PyCon has come and gone. PyCon remains my favorite conference each year, not just because of the quality of the topics discussed, but because of the people. Each year I meet old friends and new who are working on interesting problems and enjoy sharing their knowledge.
I’ve been watching the talks I’ve missed online, and here’s an curated list of what I find interesting. I have a lot of links to share, so I’ll break them up to make it easier.
Updated on (2015-05-11): The links to presentation videos were moved from blip.tv over to pyvideo.org. I can no longer find the video for the presentation, “Running ultra large telescopes in Python”, which is a shame. In this case, I link to the presentation abstract.
These talks are both educational and just plain fun.
Using Python 3 to Build a Cloud Computing Service for My Superboard II » David Beazley is on a roll (his talks about Python’s GIL at previous PyCons were educational and fun). This talk is pure nerd fun.
Exhibitions of Atrocity » Coding atrocity, that is. Mike Pirnat displays his most embarrassing Python mistakes so you don’t repeat them. Humorous and insightful.
Running ultra large telescopes in Python » General science nerdery. Features live video of the presenter controlling a telescope array using an IPython interactive shell.
Talks About Python Itself
API Design: Lessons Learned » Raymond Hettinger, a Python core committer, on how the Python’s APIs have evolved and what was learned along the way.

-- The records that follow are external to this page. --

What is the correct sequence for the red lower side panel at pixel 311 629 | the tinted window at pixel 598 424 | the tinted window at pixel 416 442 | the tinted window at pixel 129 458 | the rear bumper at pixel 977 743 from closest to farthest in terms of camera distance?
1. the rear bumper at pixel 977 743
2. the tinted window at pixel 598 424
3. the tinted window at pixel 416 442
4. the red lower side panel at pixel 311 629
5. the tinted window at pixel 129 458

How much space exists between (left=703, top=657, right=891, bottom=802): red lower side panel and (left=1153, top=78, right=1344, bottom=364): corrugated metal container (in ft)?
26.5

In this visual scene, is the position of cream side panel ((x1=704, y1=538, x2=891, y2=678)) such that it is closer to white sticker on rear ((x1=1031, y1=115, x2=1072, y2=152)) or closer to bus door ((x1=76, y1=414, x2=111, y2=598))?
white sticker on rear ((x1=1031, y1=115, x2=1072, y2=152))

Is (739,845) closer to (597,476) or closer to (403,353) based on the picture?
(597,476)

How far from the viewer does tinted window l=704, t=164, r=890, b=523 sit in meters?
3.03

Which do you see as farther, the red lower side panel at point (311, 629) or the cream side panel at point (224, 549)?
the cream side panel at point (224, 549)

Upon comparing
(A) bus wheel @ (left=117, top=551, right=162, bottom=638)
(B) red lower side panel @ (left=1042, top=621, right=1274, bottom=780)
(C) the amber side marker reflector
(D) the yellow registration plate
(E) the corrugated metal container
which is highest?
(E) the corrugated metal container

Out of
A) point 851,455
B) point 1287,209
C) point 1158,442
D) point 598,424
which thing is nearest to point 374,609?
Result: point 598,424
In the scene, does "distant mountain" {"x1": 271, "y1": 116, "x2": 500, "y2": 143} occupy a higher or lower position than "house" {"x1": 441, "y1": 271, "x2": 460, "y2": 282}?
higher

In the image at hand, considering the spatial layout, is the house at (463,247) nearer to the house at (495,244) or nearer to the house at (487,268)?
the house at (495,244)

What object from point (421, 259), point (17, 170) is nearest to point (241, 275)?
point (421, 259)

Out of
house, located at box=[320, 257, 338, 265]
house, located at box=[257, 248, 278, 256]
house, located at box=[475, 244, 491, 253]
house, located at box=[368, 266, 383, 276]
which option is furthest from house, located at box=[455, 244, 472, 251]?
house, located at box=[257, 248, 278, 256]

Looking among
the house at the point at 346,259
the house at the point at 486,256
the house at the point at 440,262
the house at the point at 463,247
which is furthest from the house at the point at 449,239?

I always learn something new at his talks.
Fun with Python’s Newer Tools » Raymond Hettinger again. Did you know how useful named tuples are? Because I didn’t before I saw this talk.
Useful Namespaces: Context Managers and Decorators » Jack Diedrich is a Python core committer. I enjoy his talks because he focuses on a few topics, and his slides are stripped down to only what you need to understand the concept he’s presenting.
Hidden Treasures in the Standard Library » Doug Hellman talks about some modules you may have missed in the standard library. Doug is the creator and maintainer of the Python Module of the Week, for which he deserves many thanks.
Everything you wanted to know about Pickling, but were afraid to ask » Pickling is a serialization module in Python’s standard library. The title says it all.
The Data Structures of Python » This talk starts with the basics (lists, tuples, sets, etc.), but moves on to more advanced topics. For instance, I didn’t know about the abstract base classes that live in the collections module. Money Quote: “We read Knuth so you don’t have to.”
Talks About How People Are Using Python
The Secret Sauce in the Open Cloud » Jason Huggins from Sauce Labs (Selenium) talks about how to put together an automated virtual machine environment together using VirtualBox, Vagrant, and OpenStack.
How to kill a patent with Python » Using natural language processing to find prior art in order to challenge software patents.
Reverse engineering Ian Bicking’s brain: inside pip and virtualenv » I use pip and virtualenv all the time, and it was nice get a peek under the hood.
Ten Years of Twisted » Twisted is an asynchronous networking framework in Python. This talk gives some history and a gentle introduction. Twisted has been around a long time, is very stable, and really useful. The project ships with protocols you’d actually use like HTTP, SMTP, POP3, SSH, and more.
Writing Great Documentation » Jacob Kaplan-Moss, from the Django project, talks about the different types of documentation that help other people use and contribute to your project. Money quote: “Documentation is fractal.”
API Design Anti-Patterns » Are you designing API’s other people are going to use? Alex Martelli has some high-level advice.
Handling ridiculous amounts of data with probablistic data structures » C. Titus Brown from MSU talks about analyzing genetic data using bloom filters. One of the interesting points he makes is that genetic researchers are generating data faster than Moore’s Law.
The Linguistics of Twitter » Applying natural language processing techniques on Twitter data.
Statistical machine learning for text classification with scikit-learn » An introduction to the machine learning library, scikit-learn. This is a hard topic to present on, having the slides will help.
Introduction to Parallel Computing on an NVIDIA GPU using PyCUDA » Get to know the basics of NVIDIA’s CUDA API and how to use it from Python.
The fine folks at inSCIght were kind enough to invite me to participate in their PyCon 2011 wrap-up podcast. I think we covered a lot of the highlights we experienced at the conference, but I’m sure we didn’t see it all. If you think I’ve left anything out, let me know!